Avianca hesitates on decision to merge with Viva Air despite Aerocivil approval

Markus Mainka /

Avianca is now deliberating whether to go ahead with its merger with Viva Air despite receiving approval from the Civil Aviation Authority of Colombia (Aeronáutica Civil de Colombia, Aerocivil) after the airlines agreed to concede to certain concessions. 

The Colombian authority finally granted approval after a saga lasting several months, which included a denial of the request and a subsequent U-turn on the decision once Aerocivil found “substantial irregularity” in the decision. As such, the authority re-examined the decision and, on March 21, 2023, published a statement that it would approve the merger, given that the new entity would fulfill several conditions.  

Those conditions included relief of certain slots at El Dorado International Airport (BOG) in Bogota, Colombia, the continuation of Viva Air’s low-cost model, fare cap on routes where Avianca-Viva Air would hold 100% of the market share, and a dynamic market on routes, where the new airline group would control the majority of the market. 

In a response published on March 22, 2023, Avianca noted that “given the operational, financial, and technical implications of Aerocivil’s decision”, the Colombian airline “will study the resolution and the implications of the measures set forth by the authority as soon as possible to determine the feasibility of complying with them”. However, Avianca noted that Viva Air no longer has the same route network, fleet, or personnel that it had prior to its temporary suspension of flights on February 27, 2023. 

As such, given Viva Air’s weakened corporate structure, Avianca added that this “must be analyzed in detail to determine the relevance of the conditions established by Civil Aeronautics”. Furthermore, since various parties, including those who are not directly related to the decision, such as LATAM, Wingo, Ultra Air, and Aerolineas Argentinas, can appeal, making the decision irresolute, “Avianca is not empowered to intervene in the operational or financial situation of Viva Air”. 

Despite this, Avianca has offered customers affected by Viva Air’s flight suspension the opportunity to fly free of charge until March 24, 2023. 

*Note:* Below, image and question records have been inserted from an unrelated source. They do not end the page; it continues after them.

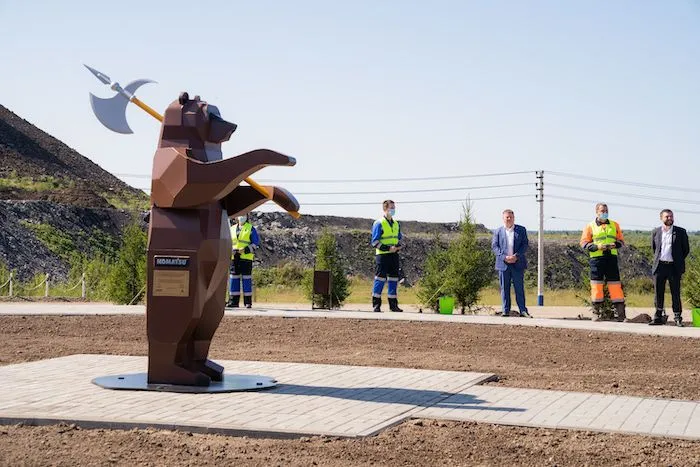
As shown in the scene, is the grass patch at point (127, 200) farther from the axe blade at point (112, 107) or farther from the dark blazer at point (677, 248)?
the axe blade at point (112, 107)

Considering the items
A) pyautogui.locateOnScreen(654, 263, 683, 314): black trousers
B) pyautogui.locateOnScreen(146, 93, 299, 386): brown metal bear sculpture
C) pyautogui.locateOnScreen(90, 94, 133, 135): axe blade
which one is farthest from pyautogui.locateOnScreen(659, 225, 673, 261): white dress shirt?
pyautogui.locateOnScreen(90, 94, 133, 135): axe blade

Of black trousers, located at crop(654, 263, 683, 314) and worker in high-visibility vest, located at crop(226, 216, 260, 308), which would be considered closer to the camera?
black trousers, located at crop(654, 263, 683, 314)

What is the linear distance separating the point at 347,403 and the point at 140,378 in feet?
7.48

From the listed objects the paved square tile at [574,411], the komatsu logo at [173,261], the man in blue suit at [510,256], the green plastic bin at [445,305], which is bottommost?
the paved square tile at [574,411]

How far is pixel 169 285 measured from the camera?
9453 millimetres

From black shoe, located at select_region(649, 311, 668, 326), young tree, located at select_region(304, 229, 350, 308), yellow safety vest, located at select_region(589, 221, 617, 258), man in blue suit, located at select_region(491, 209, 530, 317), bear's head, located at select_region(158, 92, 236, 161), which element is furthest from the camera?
young tree, located at select_region(304, 229, 350, 308)

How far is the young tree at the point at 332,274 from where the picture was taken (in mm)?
22566

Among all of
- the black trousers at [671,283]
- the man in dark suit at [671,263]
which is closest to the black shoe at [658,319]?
the man in dark suit at [671,263]

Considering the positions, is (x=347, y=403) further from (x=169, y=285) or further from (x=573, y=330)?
(x=573, y=330)

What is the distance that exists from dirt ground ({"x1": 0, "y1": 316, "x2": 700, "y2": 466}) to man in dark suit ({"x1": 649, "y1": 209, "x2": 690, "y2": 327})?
261 cm

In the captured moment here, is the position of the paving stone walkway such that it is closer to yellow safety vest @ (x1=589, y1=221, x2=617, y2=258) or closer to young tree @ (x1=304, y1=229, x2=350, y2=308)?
yellow safety vest @ (x1=589, y1=221, x2=617, y2=258)

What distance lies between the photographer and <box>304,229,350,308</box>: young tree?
2257 cm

The two airlines announced their intention to merge in August 2022 following an initial shareholder vote on the matter in April of the same year. Subsequently, in November 2022, Aerocivil denied the merger, citing the anti-competitive manner of the consolidation of carriers in Colombia. However, in January 2023, the Colombian authority stated that following “substantial irregularity in the processing of the administrative action”, it will look into the merger once again, giving the green light for the two to merge on March 21, 2023.